Permeability field A (VDP = 0.7, RL = 0.1) used to trigger the fingering flow

Fig. 4

Permeability field B (VDP = 0.7, RL = 1) used to trigger the channelling flow

4 Results and Discussion

4.1 Component and Phase Distribution Along Slim Tube

In order to understand the details of component transfer, we compared the component and phase distribution along a slim tube between immiscible (70 bar) and near-miscible (120 bar) conditions. Two snapshots of the phase and component distributions are taken at 0.6 PVI before CO2 breakthrough and stacked together as seen in Fig. 5.

[Records from a spatial question set]
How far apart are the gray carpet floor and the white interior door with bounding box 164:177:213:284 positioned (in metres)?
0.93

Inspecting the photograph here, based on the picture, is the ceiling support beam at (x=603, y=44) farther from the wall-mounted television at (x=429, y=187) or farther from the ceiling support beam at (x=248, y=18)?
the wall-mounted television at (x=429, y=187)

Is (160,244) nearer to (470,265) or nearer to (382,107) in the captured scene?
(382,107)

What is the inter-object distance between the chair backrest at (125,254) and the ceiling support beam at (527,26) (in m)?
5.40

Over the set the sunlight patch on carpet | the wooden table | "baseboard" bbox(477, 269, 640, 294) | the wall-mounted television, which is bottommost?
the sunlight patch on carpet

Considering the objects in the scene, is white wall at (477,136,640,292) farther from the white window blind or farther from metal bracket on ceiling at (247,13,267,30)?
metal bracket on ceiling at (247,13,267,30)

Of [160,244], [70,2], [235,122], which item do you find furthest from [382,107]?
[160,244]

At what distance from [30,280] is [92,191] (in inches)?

EXERCISE AIM >>
In the text on component and phase distribution, rewrite the stretch from "In order to" through "seen in Fig. 5.", replacing "slim tube" with "long core".

TASK OUTPUT >>
In order to understand the details of component transfer, we compared the component and phase distribution along a long core between immiscible (70 bar) and near-miscible (120 bar) conditions. Two snapshots of the phase and component distributions are taken at 0.6 PVI before CO2 breakthrough and stacked together as seen in Fig. 5.